No serán para mí cuando muera.
Sino para mi padre.
Mis hermanos.
Mis tíos.
Mis sobrinos.
Mis hijos.
Ninguna virgen me espera en el Paraíso.
—Cuando saliste al escenario aquella noche, me pareció ver en ti un aire familiar —dijo Dahiba—. Y, cuando me dijiste cómo te llamabas, ¡no sabes la extraña sensación que experimenté! Allí estabas tú, la hija de mi hermano, con los mismos ojos y la misma boca de Amira. Tuve que hacer un gran esfuerzo para reprimir mi emoción aquella noche. Hubiera querido abrazarte y besarte… porque tú eras mi única familia. Pero temía que escaparas a causa de las horribles historias que tal vez la familia te había contado.
Camelia sacudió la cabeza, extrañada.
—Jamás pronunciaban tu nombre y todas tus fotografías habían sido arrancadas del álbum.
Dahiba asintió.
—Por eso ninguno de los miembros más jóvenes de la familia me podía reconocer.

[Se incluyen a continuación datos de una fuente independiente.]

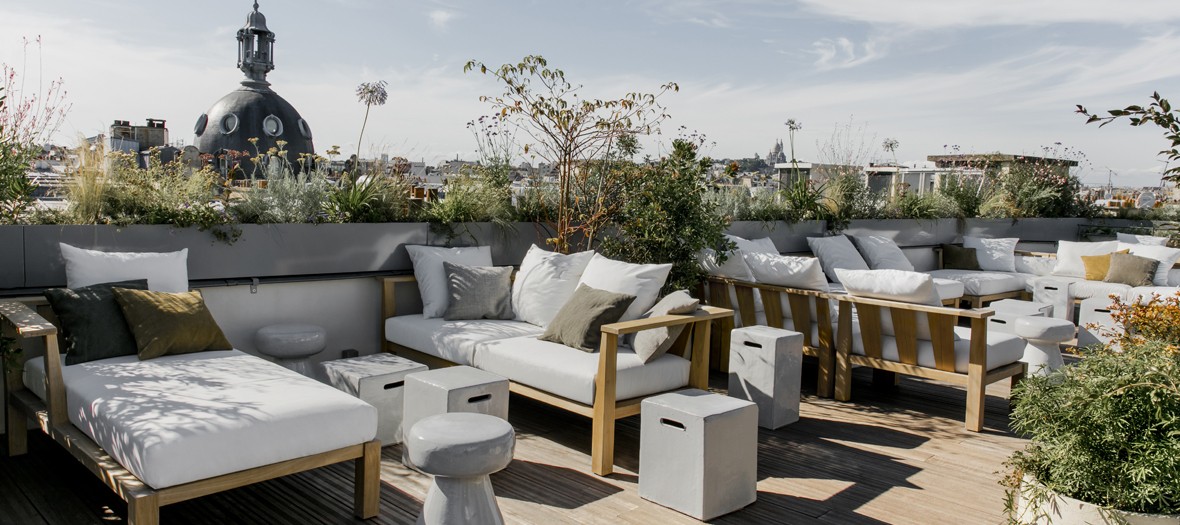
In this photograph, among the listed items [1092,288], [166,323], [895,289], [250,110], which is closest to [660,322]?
[895,289]

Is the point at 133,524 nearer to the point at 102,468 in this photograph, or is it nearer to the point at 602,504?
the point at 102,468

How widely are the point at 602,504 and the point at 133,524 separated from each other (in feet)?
5.74

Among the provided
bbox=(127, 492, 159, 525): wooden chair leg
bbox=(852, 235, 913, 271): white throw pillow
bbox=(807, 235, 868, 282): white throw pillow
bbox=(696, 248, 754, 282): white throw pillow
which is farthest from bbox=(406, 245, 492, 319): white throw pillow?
bbox=(852, 235, 913, 271): white throw pillow

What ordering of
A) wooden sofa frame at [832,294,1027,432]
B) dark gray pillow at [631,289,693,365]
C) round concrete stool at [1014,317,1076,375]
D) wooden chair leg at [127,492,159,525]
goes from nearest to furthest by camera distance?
1. wooden chair leg at [127,492,159,525]
2. dark gray pillow at [631,289,693,365]
3. wooden sofa frame at [832,294,1027,432]
4. round concrete stool at [1014,317,1076,375]

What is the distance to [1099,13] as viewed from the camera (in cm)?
839

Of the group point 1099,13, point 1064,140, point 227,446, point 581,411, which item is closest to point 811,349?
point 581,411

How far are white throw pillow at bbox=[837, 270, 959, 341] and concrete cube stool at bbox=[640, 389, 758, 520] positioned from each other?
67.4 inches

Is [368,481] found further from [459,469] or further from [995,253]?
[995,253]

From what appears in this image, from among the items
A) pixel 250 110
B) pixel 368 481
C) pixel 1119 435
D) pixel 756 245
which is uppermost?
pixel 250 110

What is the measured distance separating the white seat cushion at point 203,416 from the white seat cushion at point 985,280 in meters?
6.59

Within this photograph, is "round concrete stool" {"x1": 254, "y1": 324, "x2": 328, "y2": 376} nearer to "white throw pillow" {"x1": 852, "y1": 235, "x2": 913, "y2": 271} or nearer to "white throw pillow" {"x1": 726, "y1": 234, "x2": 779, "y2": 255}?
"white throw pillow" {"x1": 726, "y1": 234, "x2": 779, "y2": 255}

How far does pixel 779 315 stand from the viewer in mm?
5543

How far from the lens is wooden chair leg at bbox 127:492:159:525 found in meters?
2.61

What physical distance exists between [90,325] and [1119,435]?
3971 millimetres
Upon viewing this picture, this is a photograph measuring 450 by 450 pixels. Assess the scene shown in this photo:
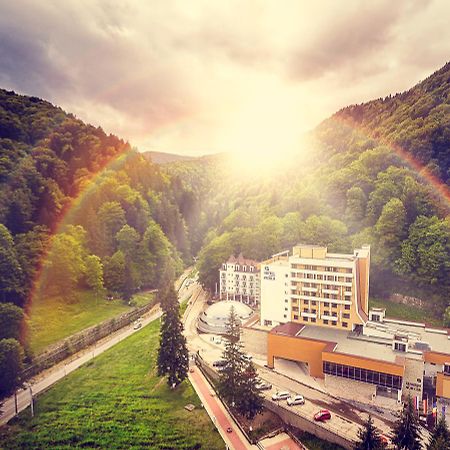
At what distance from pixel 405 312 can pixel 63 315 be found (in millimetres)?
49752

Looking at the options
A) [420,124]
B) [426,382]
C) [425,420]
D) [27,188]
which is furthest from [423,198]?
[27,188]

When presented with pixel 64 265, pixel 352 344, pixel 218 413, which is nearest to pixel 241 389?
pixel 218 413

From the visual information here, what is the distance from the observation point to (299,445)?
28.8 metres

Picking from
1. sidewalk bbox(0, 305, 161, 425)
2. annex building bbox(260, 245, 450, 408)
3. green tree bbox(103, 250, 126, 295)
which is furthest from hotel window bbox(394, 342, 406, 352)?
green tree bbox(103, 250, 126, 295)

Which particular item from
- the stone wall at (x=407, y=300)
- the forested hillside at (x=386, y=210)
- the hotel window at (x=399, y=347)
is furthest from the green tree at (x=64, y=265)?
the stone wall at (x=407, y=300)

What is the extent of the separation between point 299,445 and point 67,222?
5277cm

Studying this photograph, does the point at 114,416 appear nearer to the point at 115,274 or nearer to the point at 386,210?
the point at 115,274

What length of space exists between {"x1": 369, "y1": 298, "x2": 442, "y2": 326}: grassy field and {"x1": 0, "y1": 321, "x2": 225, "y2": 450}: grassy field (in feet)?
113

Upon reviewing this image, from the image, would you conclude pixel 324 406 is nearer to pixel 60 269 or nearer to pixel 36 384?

Incluso Ibrahim y Nefissa deben de tener unos recuerdos muy vagos de mí.
—Debió de ser horrible para ti.
—Lo fue hasta que encontré a Hakim. Ser expulsada de la familia, sobre todo de una familia tan numerosa como la de los Rashid, y ser tratada como si hubieras muerto… es una cosa tremenda, Camelia. Muchas veces al principio, antes de conocer a Hakim, deseé sinceramente morir. —Dahiba regresó al sofá y apagó el cigarrillo—. O sea que ahora Umma sale de casa. Jamás pensé que lo hiciera.
—Creo que la primera vez fue cuando papá estuvo en la cárcel. Nadie sabe adonde fue…
—¿Ibrahim en la cárcel? ¡Hay tantas cosas que yo no sé! Cuéntame, ¿naciste en la gran cama de cuatro pilares de tu abuela? Yo también; todos hemos nacido allí desde el siglo pasado. ¡Bismillah, cuánta historia encierra aquella casa! ¡La de cosas que yo podría contarte! —Dahiba se rió de repente—. Recuerdo la fuente turca en la que una noche se bañó tío Salah. ¡Había fumado demasiado hachís, se quitó toda la ropa y dijo que era un pez! ¿La escalinata tiene todavía aquella gran barandilla curvada? Tu padre, Nefissa y yo solíamos deslizamos por ella por la mañana, ¡y no veas cómo se enfadaba Umma! Y después había en la planta baja un armario que crujía sin motivo. Nosotros, los niños, decíamos que estaba habitado por fantasmas.
—Pues mi hermano Zakki, Yasmina y yo también lo decíamos.
—Recuerdo el jardín con los papiros y los viejos olivos. ¿Sigue como siempre?
—Tía Alice lo ha cambiado. El jardín es ahora muy inglés, con claveles y peonías. Pero está precioso.
—¿En la cocina hay una mancha en la pared junto a la ventana sur, una mancha amarilla en forma de trompeta? La pusieron allí hace años, antes de que yo naciera, y ahora tengo cuarenta y dos. Aquella casa tan grande encierra tantas historias…
—¿Conociste a mi madre? Murió al darme a luz.
—No, lo siento, no la conocí.
—Tía… —dijo Camelia, adaptándose a la nueva relación—. ¿Por qué no haces las paces con Umma? ¿Por qué no vas a verla y se lo explicas todo?
—Mi querida niña, no hay nada que más desee en este mundo que reunirme con mi familia. Cuando me casé con Hosni, mi padre me dijo unas cosas tremendas y mi madre no salió en mi defensa. Yo era casi una niña y ella era una mujer adulta. Es ella la que debe dar el primer paso. ¡Oh, Camelia, hay tantas cosas que quiero contarte sobre la familia y tantas cosas que quiero preguntarte! Pero… —Dahiba frunció el ceño—. ¿Me vas a dejar ahora para regresar junto a tu abuela? No creo que te acepte en casa a menos que rompas por completo tu relación conmigo. Y, si te quedas conmigo, puede que jamás la vuelvas a ver a ella.
—Si ésa es la voluntad de Alá, que así sea —dijo Camelia—, me quedaré aquí. Tú eres mi tía, tú eres mi familia. Y yo nunca abandonaré la danza.